:: Problem requirements ::
Print the part of the listing that opens with the line containing "What is the positional" and closes with the line containing "point (105, 479) →", with both of those lines included. Reproduce every line unchanged and print nothing else.

:: Data extract ::

>> BEGIN

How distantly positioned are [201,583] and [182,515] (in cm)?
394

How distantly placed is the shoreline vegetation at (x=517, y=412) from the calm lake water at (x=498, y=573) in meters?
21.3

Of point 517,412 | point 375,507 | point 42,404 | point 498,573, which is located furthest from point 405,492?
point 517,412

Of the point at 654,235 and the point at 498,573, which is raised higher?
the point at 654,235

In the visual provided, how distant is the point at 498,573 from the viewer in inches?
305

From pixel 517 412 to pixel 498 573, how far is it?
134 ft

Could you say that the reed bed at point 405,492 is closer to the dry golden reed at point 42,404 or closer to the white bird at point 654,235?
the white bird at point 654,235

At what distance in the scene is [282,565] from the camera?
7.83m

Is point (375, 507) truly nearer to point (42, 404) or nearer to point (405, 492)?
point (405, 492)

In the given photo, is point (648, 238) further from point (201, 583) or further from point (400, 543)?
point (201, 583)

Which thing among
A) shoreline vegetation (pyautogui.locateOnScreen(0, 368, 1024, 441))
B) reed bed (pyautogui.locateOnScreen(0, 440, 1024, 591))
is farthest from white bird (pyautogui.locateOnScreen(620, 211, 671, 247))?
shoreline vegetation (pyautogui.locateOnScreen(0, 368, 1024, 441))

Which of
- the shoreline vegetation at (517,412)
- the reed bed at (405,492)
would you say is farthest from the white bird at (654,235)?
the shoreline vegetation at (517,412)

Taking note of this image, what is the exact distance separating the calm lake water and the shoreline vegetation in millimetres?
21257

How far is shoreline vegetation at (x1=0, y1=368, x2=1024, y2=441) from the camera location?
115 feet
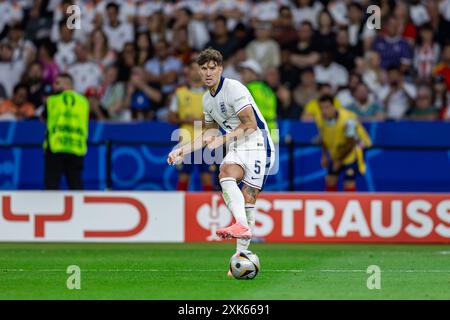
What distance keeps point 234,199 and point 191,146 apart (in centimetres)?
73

>> END
>> BEGIN

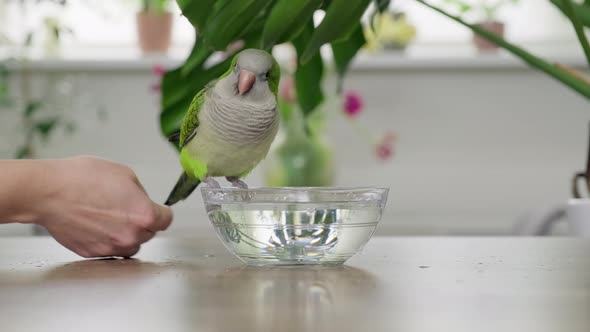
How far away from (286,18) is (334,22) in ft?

>> END
>> BEGIN

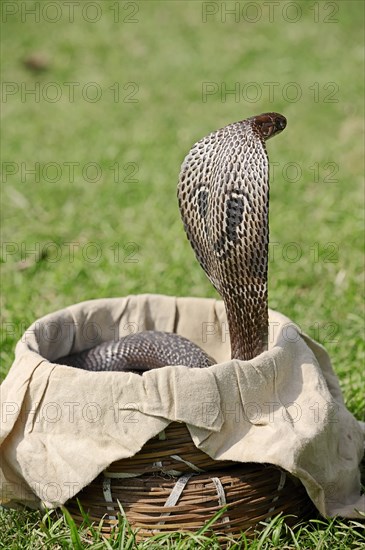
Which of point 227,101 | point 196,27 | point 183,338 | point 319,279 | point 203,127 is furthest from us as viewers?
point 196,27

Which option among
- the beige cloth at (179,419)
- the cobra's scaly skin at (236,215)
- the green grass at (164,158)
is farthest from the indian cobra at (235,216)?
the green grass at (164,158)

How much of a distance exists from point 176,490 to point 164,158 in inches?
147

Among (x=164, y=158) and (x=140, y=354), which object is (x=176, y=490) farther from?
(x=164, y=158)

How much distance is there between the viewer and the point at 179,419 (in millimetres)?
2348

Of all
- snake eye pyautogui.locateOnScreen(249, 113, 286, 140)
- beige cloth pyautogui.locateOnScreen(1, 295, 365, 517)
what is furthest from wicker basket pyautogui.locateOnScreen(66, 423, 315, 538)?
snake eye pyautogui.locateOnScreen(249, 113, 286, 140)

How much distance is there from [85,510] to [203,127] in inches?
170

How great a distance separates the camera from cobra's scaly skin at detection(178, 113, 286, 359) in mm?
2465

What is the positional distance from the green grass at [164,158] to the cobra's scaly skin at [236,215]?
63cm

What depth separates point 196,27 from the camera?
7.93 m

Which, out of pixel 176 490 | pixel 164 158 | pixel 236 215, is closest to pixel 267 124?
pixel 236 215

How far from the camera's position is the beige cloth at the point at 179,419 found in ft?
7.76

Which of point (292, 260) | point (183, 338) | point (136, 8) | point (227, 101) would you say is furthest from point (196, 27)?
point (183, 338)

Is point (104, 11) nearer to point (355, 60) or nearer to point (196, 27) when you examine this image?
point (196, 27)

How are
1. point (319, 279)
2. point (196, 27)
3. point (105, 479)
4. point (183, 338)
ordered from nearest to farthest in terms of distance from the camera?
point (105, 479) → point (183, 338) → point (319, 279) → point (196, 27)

>> END

:: Solution ::
What is the positional distance from the green grass at [164,158] to the cobra's scaly skin at [236,215]?
63cm

What depth separates point 196,27 from the camera?
7.93 m

Which, out of pixel 176 490 | pixel 164 158 | pixel 236 215, is closest to pixel 267 124?
pixel 236 215

How far from the camera's position is the beige cloth at the point at 179,419 found in ft?
7.76

Which of point (292, 260) | point (183, 338) | point (136, 8) | point (227, 101) would you say is furthest from point (196, 27)?
point (183, 338)

Is point (104, 11) nearer to point (355, 60) or nearer to point (196, 27) when you examine this image?
point (196, 27)

How are
1. point (319, 279)
2. point (196, 27)
3. point (105, 479)
4. point (183, 338)
ordered from nearest to farthest in terms of distance from the camera?
point (105, 479) → point (183, 338) → point (319, 279) → point (196, 27)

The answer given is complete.